Une fois le cadre sacré ( pomeorium ) crée par le sillon du au soc de la charrue (attelée à un taureau et à une génisse) survint la mort de Rémus. Pour l'expliquer, les historiens anciens ne sont pas d'accord entre eux, il y a donc deux versions :
1- Pour se moquer de son frère, il aurait sauté par-dessus le sillon sacré, Romulus l'aurait, alors, transpercé de son épée sous le coup de la colère.
2- Il aurait été frappé d'un coup de pelle par le centurion Celer pendant la bagarre qui aurait suivi l'interprétation du vol des vautours.
^^^^^^^^^^^^^^^^
> _Consigne 1_:
D'après le texte sur la mort de Rémus, quels animaux étaient attelés à la charrue qui traça le sillon sacré ?
> _Consigne 2_:
Poursuivez le texte sur la mort de Rémus à partir de sa dernière phrase.

> _Fiches de questions sur des scènes_:
^^^^^^^^^^^^^^^^
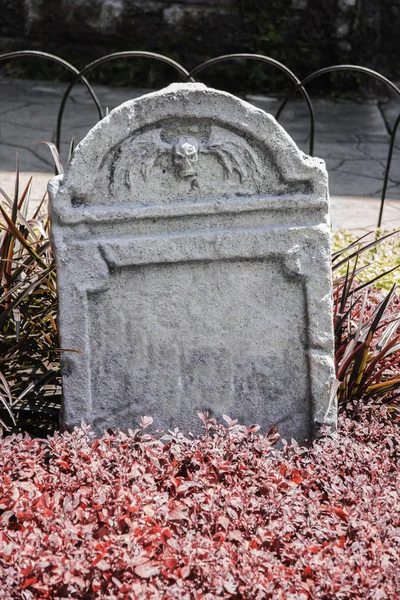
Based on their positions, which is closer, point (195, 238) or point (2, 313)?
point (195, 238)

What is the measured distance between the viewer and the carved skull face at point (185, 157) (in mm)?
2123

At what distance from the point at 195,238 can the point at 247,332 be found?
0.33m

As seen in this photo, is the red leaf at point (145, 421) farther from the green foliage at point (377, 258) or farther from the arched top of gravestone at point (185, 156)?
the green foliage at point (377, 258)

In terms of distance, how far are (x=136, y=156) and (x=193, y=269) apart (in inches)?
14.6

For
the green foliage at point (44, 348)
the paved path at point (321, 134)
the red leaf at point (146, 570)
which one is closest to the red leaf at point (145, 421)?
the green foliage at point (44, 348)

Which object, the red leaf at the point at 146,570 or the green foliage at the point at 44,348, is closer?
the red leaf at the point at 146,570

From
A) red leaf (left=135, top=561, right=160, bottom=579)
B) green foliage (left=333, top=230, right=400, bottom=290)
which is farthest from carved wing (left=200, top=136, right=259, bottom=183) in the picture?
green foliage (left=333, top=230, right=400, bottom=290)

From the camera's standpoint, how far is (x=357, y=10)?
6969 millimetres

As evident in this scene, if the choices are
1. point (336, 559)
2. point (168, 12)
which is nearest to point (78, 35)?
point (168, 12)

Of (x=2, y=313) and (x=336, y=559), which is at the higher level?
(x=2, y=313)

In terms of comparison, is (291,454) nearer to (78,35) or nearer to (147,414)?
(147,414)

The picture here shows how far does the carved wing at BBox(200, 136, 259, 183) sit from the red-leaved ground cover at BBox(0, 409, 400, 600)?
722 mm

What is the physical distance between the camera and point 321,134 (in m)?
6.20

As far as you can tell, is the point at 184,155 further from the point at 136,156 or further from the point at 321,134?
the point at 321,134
^^^^^^^^^^^^^^^^
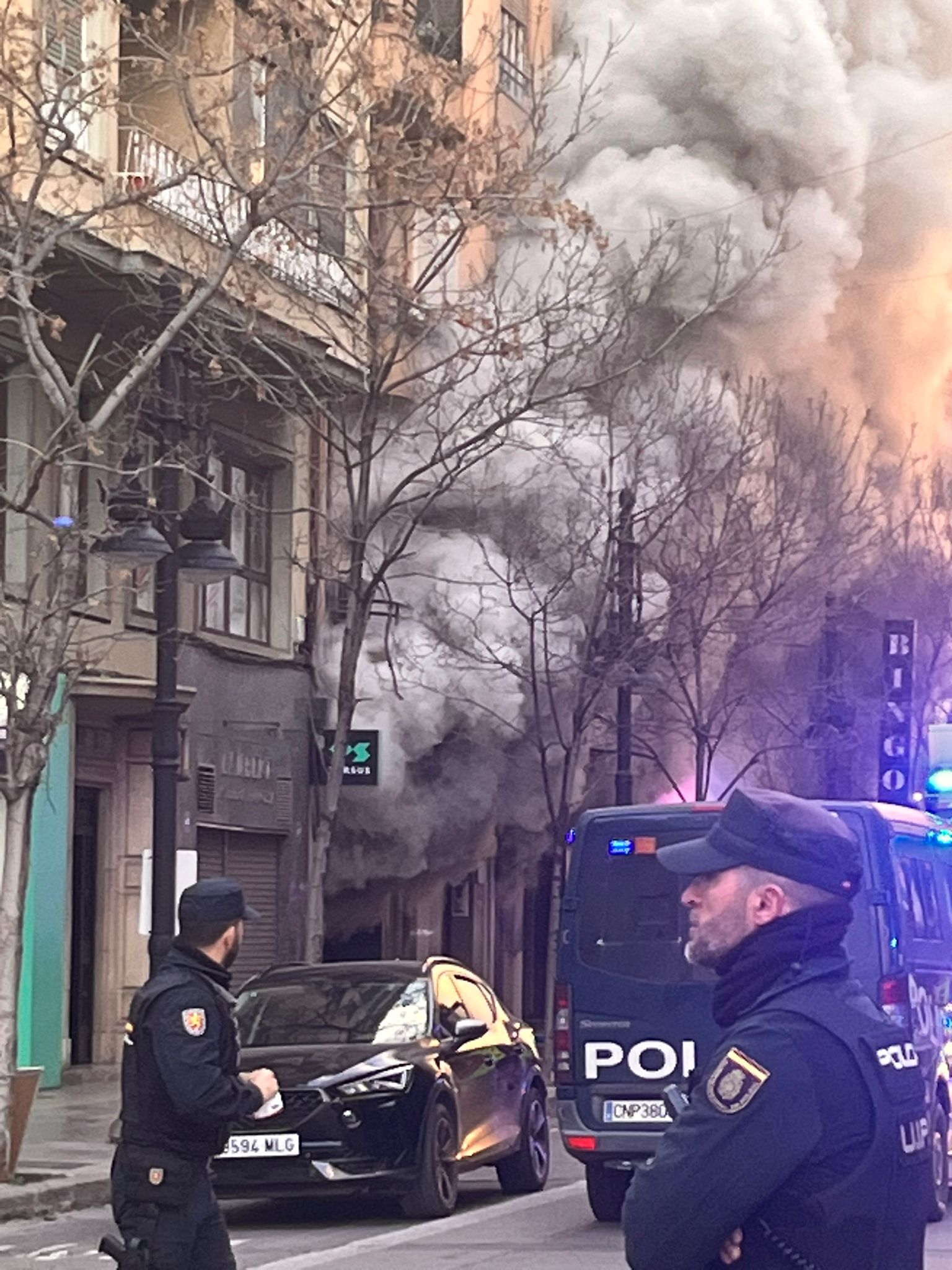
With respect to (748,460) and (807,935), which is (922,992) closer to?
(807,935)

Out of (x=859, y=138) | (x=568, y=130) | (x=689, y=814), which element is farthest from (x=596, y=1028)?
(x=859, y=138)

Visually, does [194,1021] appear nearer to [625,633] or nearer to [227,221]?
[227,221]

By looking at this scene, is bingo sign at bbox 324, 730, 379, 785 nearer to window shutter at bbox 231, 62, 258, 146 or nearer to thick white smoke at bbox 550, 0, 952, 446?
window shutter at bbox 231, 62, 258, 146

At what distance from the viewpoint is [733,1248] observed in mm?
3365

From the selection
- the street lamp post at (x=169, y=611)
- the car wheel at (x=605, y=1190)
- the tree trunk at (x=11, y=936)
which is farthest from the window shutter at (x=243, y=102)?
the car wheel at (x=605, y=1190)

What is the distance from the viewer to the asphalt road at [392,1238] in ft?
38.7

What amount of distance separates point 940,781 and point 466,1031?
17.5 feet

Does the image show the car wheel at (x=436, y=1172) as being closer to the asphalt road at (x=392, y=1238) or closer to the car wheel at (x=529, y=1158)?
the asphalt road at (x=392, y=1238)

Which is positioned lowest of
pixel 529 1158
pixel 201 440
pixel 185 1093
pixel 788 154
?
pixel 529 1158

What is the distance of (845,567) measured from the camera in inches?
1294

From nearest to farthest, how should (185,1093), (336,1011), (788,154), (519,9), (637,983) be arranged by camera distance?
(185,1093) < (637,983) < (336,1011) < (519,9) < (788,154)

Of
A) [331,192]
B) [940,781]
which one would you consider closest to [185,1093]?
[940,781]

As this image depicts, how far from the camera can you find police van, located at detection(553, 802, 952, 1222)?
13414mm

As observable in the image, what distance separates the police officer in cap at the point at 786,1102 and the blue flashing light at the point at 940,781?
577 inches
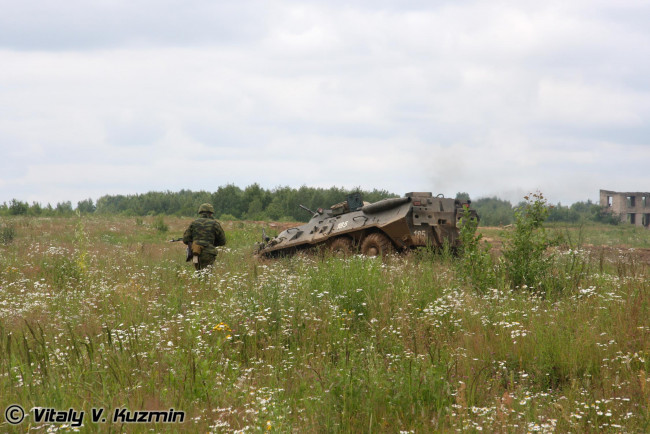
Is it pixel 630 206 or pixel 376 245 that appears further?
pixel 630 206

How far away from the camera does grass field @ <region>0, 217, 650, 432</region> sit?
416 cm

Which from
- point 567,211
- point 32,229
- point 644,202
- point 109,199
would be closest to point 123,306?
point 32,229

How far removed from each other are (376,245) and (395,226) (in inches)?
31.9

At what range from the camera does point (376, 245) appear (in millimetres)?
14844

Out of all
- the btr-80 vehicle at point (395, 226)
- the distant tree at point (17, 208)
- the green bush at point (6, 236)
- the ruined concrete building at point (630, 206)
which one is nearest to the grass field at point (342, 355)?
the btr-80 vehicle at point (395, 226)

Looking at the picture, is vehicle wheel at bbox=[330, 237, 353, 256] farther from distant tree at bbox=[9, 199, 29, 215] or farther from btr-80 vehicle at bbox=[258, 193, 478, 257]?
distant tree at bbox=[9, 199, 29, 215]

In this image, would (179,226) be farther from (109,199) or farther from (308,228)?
^^^^^^^^^^^^^^^^
> _Réponse finale 1_:
Un taureau et une génisse.

> _Réponse finale 2_:
Il existe même une troisième version, celle d'Ovide, qui nous dit que le centurion Celer aurait tué Rémus en respectant les ordres de Romulus qui lui enjoignait de frapper quiconque aurait franchi le sillon :
« Céler presse les travaux, appelé à cet emploi par Romulus lui-même: "Veille ici, lui avait-il dit, veille à ce que personne ne franchisse les murs et le sillon tracé par la charrue. Punis de mort celui qui l'oserait." Rémus, ignorant cette défense, se met à rire de la faiblesse des remparts: "Vous croyez que le peuple sera bien en sûreté derrière ces murailles?" dit-il, et en même temps il saute par-dessus. Céler paie sa bravade d'un coup de hoyau, et Rémus tombe à terre, baigné dans son sang. » Fastes, IV, 839-844.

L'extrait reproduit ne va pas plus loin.